Гоголь. Воспоминания. Письма. Дневники. - [89]

Шрифт
Интервал

«Письма», II, стр. 515–517.

А. О. Смирнова — Н. В. Гоголю

3 ноября 1844 г.

…У Ростопчиной [Графиня Евд. Петр. Ростопчина (1811–1858) — поэтесса. ] при Вяземском, Самарине и Толстом [Толстой Американец. См. выше. ] разговорились о духе, в котором написаны ваши «Мертвые Души», и Толстой сделал замечание, что вы всех русских представили в отвратительном виде, тогда как всем малороссиянам дали вы что-то вселяющее участие, несмотря на смешные стороны их; что даже и смешные стороны имеют что-то наивно приятное; что у вас нет ни одного хохла такого подлого, как Ноздрев; что Коробочка не гадка потому именно, что она хохлачка. Он, Толстой, видит даже невольно вырвавшееся небратство в том, что когда разговаривают два мужика и вы говорите: «Два русских мужика»; Толстой и после него Тютчев, [Фед. Ив. Тютчев (1803–1873) был в эти годы известен светскому петербургскому обществу больше как дипломат и как остроумный собеседник, чем как поэт. С 1839 по 1845 г.
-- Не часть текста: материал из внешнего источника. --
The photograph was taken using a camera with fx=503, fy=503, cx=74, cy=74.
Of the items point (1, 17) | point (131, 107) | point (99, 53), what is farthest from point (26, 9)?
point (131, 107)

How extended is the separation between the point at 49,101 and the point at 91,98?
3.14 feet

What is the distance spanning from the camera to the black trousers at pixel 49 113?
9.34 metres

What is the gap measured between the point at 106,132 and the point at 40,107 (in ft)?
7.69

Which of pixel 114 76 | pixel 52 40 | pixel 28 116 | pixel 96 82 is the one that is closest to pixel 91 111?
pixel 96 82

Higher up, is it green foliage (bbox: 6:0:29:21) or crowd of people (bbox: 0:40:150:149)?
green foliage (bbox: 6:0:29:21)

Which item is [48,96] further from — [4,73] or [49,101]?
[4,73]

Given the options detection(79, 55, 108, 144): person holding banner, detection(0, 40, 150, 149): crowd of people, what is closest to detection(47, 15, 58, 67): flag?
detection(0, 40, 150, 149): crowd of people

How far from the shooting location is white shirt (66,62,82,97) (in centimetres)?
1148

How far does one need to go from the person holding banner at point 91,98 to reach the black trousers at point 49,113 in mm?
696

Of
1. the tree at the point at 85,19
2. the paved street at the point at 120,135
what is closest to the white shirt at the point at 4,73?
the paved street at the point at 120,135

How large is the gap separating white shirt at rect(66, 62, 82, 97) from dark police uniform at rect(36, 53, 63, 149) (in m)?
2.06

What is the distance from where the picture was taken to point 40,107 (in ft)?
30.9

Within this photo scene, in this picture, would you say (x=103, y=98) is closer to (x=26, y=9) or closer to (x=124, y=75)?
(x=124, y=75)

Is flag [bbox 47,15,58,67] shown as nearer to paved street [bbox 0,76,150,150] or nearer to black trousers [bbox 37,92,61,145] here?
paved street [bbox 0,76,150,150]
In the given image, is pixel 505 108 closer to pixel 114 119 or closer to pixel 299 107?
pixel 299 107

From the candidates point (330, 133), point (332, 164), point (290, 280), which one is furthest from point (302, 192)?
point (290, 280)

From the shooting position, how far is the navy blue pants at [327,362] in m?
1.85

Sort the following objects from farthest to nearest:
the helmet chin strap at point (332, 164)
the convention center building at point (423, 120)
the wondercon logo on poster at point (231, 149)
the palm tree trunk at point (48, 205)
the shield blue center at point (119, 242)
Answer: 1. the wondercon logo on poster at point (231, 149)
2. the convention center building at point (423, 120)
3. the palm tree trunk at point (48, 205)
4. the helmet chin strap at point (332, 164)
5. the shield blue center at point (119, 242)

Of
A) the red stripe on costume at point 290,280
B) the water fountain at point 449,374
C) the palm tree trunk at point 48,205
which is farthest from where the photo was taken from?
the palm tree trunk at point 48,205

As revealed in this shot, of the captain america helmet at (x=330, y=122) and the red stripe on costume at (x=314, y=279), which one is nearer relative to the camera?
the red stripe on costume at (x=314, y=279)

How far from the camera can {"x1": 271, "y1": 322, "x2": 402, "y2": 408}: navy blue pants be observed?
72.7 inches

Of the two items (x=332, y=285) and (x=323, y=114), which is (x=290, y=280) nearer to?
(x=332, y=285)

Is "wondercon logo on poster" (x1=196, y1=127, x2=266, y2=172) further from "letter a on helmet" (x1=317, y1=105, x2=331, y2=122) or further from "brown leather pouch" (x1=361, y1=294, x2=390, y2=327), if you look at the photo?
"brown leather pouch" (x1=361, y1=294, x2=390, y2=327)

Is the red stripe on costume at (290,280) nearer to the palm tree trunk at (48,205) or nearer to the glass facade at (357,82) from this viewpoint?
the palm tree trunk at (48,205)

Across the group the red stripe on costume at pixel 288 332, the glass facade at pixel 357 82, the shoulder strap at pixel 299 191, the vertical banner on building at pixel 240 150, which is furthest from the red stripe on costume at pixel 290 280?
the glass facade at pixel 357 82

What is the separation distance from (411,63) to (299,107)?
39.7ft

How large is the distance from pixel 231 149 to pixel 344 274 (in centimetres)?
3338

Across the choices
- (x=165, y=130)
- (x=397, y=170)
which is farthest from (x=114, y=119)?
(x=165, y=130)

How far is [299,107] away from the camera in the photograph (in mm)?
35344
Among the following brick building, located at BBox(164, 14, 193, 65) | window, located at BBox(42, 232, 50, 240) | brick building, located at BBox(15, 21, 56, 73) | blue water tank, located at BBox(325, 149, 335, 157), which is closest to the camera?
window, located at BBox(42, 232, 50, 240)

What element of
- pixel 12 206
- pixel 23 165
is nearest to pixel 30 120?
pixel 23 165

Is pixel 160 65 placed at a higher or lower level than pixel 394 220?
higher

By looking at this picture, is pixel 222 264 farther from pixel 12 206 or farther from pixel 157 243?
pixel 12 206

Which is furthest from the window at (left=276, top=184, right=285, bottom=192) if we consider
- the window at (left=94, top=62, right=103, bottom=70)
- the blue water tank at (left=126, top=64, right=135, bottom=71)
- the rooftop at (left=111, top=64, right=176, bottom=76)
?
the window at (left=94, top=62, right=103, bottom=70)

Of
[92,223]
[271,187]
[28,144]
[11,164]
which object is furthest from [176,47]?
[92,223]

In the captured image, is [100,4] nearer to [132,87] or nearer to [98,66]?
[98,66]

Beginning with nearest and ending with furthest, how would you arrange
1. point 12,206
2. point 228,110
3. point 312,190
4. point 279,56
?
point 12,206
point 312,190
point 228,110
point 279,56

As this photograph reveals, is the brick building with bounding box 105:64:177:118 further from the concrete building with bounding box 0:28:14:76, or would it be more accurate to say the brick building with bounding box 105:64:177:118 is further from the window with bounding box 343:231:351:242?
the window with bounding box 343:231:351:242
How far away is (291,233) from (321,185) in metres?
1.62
Тютчев временно нигде не служил, зиму 1844–1845 г. он провел в Петербурге. ] весьма умный человек, тоже заметили, что москвич уже никак бы не сказал: «два русских мужика». Оба говорили, что ваша вся душа хохлацкая в «Тарасе Бульбе», где с такой любовью вы выставили Тараса, Андрия и Остапа.

Вот все, что о вас говорилось часто при мне. О недостатках во вкусе и прочих мелких погрешностях я не упоминаю, это дело критики фельетонов.

…Я, впрочем, заметила им, что хохлы вас тоже вовсе не любят и вас в том же упрекают, как и русские. Плетнев это мне еще подтвердил.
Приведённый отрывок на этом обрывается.